O enorme apoio ao governo Lula vem, sobretudo, dos resultados das políticas sociais. O apoio é tão generalizado (mais de 80% e apenas 3% de rejeição) que fica difícil distinguir diferenças por nível de renda ou de escolaridade. Mas o resultado eleitoral permite ver como os setores de apoio mais firmes — os que deram inequivocamente a vitória a Dilma — foram os de menor nível de renda. Visível também porque foram os apoios amplamente majoritários nas regiões com peso predominante dos pobres — como o Norte e o Nordeste.
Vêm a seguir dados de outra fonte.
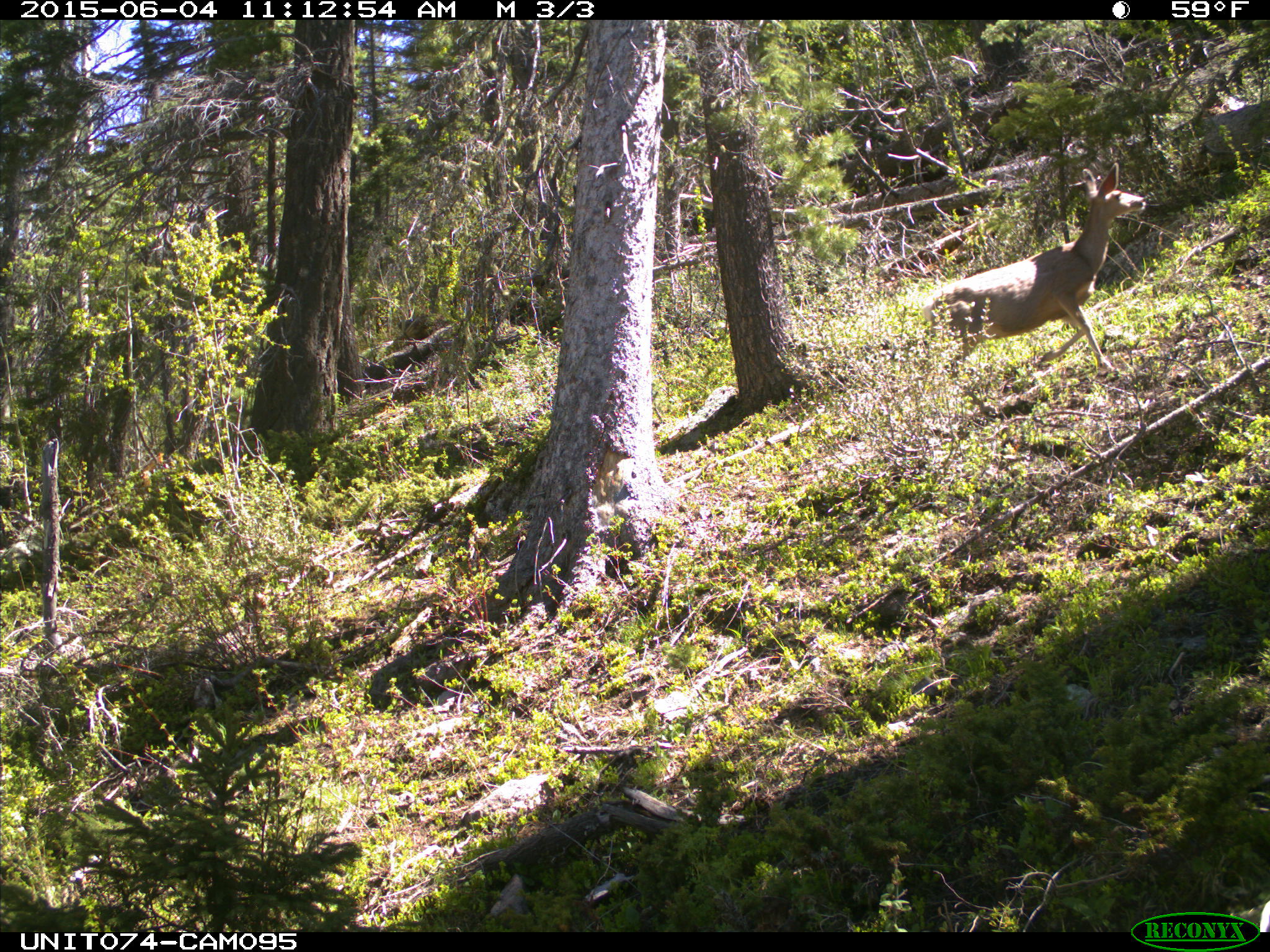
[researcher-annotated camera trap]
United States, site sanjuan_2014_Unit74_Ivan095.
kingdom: Animalia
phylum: Chordata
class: Mammalia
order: Artiodactyla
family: Cervidae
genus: Odocoileus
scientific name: Odocoileus hemionus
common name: mule deer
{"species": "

Uma das questões que se coloca é saber a que se deve a diferença entre o índice de apoio ao governo e a votação de Dilma. Claro que o apoio ao governo tem matizes — do ótimo ao regular — e estes refletem disposição de transferência do voto a Dilma ou apenas anuência diante das relações inegáveis do governo Lula.
Mas foi possível perceber que, colocada diante da comparação entre os governos Cardoso e Lula — ou diante da percepção do que viveu nos anos 90 e do que passou a viver na primeira década deste século —, uma grande maioria de brasileiros opta pela continuidade e aprofundamento do governo Lula com Dilma. Foi diante dessa barreira que o candidato tucano buscou um atalho — desviar o debate dessa comparação política para um tema como o aborto e seus desdobramentos religiosos, no circuito das igrejas.
Essa operação teve efeitos eleitorais, porque uma parte dos beneficiários das políticas sociais opta claramente pela continuação do governo Lula, representado por Dilma, mas foi vítima dos preconceitos explorados por religiosos.
Podemos dizer que o governo encontrou o modelo econômico social, que o Brasil precisa para retomar o desenvolvimento e, ao mesmo tempo, distribuir renda. Adequações são necessárias e já começaram a ser feitas ainda no governo Lula, para superar os efeitos negativos da taxa de juros alta e da valorização artificial do real. As políticas sociais terão não apenas que ser intensificadas, mas diversificadas e ampliadas, porém, seu norte básico já está dado.
A oposição já demonstrou que não tem modelo alternativo. Oscilou entre reivindicar o atual como seu ou fazer críticas marginais. Entra agora em grande crise de identidade, com um polo assumidamente direitista, que pretende personificar o neoliberalismo duro e puro, do Estado mínimo e do reino do mercado. Esse polo se isolará cada vez mais, sem capacidade de incorporar políticas sociais e de conquistar bases populares de apoio, ficando restrito a setores ideológicos da classe média e grupos ruralistas. Já os tucanos ficam sem identidade, passarão por um longo processo de brigas internas, do qual não sairão tão cedo e marcados por muitas feridas.
A principal disputa na sociedade se dará no plano dos valores, da cultura, da luta ideológica. Porque a complexidade e o desenvolvimento desigual das relações sociais e também ideológicas fazem com que as pessoas comecem a tomar consciência social do mundo a partir de circunstâncias concretas. Sentem a melhoria das suas condições de vida, se dão conta de que nunca tinham sido contempladas pelos governos anteriores. Mas continuam, em outros planos, a ser vítimas de preconceitos, disseminados pela imprensa, por religiosos conservadores. Para que superem essa alienação, para que tomem consciência não apenas dos seus interesses imediatos, mas também de como funciona a sociedade, o poder, a imprensa, as igrejas conservadores, entre tantos outros fenômenos, torna-se indispensável uma consciência social ampla.
A democratização econômica e social extraordinária que o Brasil passou a viver nos últimos anos precisa se estender ao plano da consciência, da organização popular e da construção de novos representantes políticos das camadas emergentes do povo brasileiro.